Whence come you, Hawthorne? By what right do you drink from my flagon of life? And when I put it to my lips—lo, they are yours and not mine. I feel that the Godhead is broken up like the bread at the Supper, and that we are the pieces. Hence this infinite fraternity of feeling. Now, sympathizing with the paper, my angel turns over another page. you did not care a penny for the book. But, now and then as you read, you understood the pervading thought that impelled the book—and that you praised. Was it not so? You were archangel enough to despise the imperfect body, and embrace the soul. Once you hugged the ugly Socrates because you saw the flame in the mouth, and heard the rushing of the demon,—the familiar,—and recognized the sound; for you have heard it in your own solitudes.
My dear Hawthorne, the atmospheric skepticisms steal into me now, and make me doubtful of my sanity in writing you thus. But, believe me, I am not mad, most noble Festus! But truth is ever incoherent, and when the big hearts strike together, the concussion is a little stunning. Farewell. Don’t write a word about the book. That would be robbing me of my miserly delight. I am heartily sorry I ever wrote anything about you—it was paltry. Lord, when shall we be done growing? As long as we have anything more to do, we have done nothing. So,now, let us add Moby Dick to our blessing, and step from that.
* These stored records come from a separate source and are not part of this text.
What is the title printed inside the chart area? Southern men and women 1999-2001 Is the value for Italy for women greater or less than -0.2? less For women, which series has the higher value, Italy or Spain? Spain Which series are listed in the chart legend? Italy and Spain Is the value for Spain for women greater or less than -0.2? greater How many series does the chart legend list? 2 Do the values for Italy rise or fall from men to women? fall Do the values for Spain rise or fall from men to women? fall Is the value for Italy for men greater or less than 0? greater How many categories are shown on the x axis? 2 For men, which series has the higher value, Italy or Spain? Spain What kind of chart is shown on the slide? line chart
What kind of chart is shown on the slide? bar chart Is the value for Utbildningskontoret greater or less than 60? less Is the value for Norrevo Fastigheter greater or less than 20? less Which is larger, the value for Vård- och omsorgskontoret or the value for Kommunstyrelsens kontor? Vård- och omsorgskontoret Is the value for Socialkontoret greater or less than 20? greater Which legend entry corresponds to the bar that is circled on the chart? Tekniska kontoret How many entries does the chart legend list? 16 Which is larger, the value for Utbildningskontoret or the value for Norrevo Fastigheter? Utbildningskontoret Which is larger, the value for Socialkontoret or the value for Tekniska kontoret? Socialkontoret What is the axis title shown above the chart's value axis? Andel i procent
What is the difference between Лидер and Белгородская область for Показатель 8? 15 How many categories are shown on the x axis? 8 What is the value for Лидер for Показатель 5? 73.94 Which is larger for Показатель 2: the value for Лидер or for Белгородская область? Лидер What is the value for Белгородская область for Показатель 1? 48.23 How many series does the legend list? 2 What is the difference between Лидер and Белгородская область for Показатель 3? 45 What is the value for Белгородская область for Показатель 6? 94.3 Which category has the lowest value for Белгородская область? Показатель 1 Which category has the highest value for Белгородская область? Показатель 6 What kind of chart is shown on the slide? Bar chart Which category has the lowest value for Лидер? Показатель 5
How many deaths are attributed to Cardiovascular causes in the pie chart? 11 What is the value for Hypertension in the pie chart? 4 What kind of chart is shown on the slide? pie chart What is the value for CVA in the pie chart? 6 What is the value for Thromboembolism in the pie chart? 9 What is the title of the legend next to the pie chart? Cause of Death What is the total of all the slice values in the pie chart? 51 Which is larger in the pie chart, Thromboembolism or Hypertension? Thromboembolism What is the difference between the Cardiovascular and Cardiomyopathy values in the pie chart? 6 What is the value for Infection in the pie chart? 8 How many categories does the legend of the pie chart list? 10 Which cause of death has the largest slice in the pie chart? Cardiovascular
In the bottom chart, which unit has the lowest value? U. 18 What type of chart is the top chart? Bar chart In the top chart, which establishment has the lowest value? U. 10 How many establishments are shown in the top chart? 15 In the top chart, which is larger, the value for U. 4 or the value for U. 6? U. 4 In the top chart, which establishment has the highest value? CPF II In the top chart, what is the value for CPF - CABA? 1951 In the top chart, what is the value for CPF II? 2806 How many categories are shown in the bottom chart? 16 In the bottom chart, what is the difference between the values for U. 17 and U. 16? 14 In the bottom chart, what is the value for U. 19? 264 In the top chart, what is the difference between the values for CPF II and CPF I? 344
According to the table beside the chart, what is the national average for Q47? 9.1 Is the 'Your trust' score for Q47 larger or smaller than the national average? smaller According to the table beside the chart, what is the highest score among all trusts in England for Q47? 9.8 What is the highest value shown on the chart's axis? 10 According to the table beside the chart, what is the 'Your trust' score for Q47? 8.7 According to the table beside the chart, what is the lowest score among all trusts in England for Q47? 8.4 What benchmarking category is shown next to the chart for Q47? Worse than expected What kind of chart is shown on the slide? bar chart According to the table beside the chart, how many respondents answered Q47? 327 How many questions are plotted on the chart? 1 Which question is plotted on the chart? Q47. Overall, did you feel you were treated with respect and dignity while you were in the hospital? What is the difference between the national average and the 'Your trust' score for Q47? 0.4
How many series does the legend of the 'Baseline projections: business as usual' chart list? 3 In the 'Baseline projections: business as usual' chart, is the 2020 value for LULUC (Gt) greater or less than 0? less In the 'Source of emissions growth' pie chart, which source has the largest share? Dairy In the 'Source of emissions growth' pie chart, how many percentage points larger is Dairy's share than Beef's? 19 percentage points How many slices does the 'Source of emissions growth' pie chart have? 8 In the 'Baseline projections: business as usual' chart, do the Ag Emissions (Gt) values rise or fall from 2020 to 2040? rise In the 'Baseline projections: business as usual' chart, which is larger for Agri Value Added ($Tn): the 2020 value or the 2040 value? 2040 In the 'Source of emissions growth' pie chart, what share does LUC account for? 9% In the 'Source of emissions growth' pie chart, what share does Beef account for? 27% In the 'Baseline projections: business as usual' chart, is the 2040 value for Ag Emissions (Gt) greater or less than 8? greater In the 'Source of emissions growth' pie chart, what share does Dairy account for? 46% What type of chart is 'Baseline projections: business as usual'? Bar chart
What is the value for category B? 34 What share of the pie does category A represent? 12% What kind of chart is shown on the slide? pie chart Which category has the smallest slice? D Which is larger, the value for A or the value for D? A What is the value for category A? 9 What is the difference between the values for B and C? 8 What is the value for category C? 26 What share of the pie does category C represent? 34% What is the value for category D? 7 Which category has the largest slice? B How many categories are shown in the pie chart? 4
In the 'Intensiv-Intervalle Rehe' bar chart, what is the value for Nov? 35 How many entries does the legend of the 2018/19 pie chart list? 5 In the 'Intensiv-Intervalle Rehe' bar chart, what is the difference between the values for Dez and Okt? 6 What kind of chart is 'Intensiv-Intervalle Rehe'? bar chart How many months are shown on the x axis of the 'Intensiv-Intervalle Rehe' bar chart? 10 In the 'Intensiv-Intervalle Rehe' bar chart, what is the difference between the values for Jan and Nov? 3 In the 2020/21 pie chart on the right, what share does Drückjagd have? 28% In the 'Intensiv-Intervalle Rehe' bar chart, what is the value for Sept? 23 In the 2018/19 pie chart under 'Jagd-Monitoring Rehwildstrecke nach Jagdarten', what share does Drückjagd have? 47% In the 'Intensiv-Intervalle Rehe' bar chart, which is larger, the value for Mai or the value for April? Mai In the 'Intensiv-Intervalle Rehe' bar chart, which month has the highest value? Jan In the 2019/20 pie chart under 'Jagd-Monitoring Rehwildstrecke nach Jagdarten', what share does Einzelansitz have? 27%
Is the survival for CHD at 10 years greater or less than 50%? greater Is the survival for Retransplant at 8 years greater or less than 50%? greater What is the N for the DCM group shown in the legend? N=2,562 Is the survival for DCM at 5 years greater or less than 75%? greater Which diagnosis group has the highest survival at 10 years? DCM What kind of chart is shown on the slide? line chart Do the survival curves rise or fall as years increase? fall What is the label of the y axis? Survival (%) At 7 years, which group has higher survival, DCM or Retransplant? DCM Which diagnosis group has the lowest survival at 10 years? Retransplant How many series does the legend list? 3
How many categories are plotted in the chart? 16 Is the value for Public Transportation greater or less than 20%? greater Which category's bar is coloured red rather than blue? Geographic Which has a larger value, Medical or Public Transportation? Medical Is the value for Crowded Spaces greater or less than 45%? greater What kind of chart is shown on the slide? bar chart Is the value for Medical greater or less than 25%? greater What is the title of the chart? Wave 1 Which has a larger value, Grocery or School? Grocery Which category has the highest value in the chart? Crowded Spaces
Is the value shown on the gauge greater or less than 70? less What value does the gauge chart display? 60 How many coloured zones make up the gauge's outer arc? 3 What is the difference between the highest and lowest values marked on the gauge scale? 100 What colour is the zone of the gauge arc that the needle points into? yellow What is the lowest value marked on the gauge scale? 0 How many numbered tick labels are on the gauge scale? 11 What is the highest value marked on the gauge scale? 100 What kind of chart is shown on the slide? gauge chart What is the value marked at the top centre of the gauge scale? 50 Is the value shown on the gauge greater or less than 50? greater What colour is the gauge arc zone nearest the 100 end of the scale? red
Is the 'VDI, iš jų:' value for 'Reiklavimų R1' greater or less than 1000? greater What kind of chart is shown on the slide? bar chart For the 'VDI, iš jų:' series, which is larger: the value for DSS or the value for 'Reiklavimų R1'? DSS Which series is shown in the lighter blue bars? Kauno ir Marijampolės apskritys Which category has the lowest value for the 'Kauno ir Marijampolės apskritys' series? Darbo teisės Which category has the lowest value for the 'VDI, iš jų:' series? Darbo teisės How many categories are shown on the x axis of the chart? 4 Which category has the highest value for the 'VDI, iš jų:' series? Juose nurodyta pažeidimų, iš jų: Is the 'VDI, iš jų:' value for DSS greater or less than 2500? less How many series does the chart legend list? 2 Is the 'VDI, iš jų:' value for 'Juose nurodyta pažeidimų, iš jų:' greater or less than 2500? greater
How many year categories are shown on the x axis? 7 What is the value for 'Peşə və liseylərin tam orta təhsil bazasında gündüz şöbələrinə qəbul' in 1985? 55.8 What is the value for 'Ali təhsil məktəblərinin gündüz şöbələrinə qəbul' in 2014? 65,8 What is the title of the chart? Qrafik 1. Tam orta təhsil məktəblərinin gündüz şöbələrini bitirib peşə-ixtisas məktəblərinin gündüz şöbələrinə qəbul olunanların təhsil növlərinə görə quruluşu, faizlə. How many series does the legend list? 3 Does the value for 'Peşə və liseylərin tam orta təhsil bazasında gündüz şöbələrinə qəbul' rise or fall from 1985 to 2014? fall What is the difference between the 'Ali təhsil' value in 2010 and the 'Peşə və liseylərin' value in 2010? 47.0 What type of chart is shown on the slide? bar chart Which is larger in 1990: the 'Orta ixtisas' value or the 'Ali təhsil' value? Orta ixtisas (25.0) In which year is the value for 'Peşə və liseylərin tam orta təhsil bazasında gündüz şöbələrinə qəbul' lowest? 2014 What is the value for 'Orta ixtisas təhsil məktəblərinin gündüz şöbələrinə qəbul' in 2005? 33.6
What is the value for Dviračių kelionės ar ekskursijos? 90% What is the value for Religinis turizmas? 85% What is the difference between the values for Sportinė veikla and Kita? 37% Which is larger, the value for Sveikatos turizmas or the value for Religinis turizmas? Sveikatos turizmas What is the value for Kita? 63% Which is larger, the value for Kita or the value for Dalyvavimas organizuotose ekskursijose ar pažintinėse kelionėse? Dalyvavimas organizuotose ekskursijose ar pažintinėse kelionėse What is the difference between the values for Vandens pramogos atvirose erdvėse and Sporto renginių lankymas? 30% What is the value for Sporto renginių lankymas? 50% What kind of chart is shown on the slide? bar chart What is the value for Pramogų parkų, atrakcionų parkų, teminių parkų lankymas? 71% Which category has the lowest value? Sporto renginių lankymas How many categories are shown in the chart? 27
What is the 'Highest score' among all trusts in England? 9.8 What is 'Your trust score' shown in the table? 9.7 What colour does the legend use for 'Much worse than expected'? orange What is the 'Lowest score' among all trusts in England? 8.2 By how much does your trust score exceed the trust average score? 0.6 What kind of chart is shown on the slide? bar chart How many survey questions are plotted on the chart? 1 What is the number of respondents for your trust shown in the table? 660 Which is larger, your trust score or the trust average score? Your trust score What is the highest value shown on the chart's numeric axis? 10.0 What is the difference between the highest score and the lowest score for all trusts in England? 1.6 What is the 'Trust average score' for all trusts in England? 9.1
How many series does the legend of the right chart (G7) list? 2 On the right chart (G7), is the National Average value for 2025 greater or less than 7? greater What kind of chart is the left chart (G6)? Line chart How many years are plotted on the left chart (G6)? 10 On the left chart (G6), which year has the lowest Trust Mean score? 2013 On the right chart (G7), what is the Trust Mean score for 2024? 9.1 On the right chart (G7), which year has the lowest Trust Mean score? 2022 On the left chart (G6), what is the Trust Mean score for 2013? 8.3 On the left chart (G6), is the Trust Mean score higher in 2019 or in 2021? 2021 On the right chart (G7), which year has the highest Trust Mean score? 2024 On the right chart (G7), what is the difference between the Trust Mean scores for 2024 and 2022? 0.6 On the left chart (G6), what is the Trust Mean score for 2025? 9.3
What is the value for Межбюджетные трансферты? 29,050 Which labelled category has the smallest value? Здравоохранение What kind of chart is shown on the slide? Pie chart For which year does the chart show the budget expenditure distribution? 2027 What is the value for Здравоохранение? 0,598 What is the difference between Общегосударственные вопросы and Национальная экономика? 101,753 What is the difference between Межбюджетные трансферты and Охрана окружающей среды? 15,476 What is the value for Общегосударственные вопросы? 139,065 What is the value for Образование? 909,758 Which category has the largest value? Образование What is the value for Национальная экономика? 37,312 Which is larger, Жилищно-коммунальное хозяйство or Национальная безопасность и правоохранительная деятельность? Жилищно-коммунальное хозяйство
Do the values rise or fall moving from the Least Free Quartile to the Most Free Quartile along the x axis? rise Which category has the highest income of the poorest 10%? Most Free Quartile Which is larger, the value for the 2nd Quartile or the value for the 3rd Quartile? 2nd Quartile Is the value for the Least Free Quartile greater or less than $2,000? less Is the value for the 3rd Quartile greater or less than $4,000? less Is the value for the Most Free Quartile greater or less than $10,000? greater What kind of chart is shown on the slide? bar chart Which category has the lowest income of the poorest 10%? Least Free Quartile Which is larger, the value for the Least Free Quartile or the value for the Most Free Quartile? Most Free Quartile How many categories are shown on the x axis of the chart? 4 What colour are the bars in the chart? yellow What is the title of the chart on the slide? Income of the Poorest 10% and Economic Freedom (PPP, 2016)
Leviathan is not the biggest fish;—I have heard if Krakens.
This is a long letter, but you are not at all bound to answer it. Possibly, if you do answer it, and direct it to Herman Melville, you will missend it—for the very fingers that now guide this pen are not precisely the same that just took it up and put it on this paper. Lord, when shall we be done changing? Ah! it’s a long stage, and no inn in sight, and night coming, and the body cold. But with you for a passenger, I am content and can be happy. I shall leave the world, I feel, with more satisfaction for having come to know you. Knowing you persuades me more than the Bible of our immortality.
What a pity, that, for your plain, bluff letter, you should get such gibberish! Mention me to Mrs. Hawthorne and to the children, and so, good-by to you, with my blessing.
Herman.
P.S. I can’t stop yet. If the world was entirely made up of Magians, I’ll tell you what I should do. I should have a paper-mill established at one end of the house, and so have an endless riband of foolscap rolling in upon my desk; and upon that endless riband I should write a thousand—a million—billion thoughts, all under the form of a letter to you. The divine magnet is on you, and my magnet responds. Which is the biggest? A foolish question—they are One.
H.
P.P.S. Don’t think that by writing me a letter, you shall always be bored with an immediate reply to it—and so keep both of us delving over a writing-desk eternally. No such thing! I sh’n’t always answer your letters, and you may do just as you please.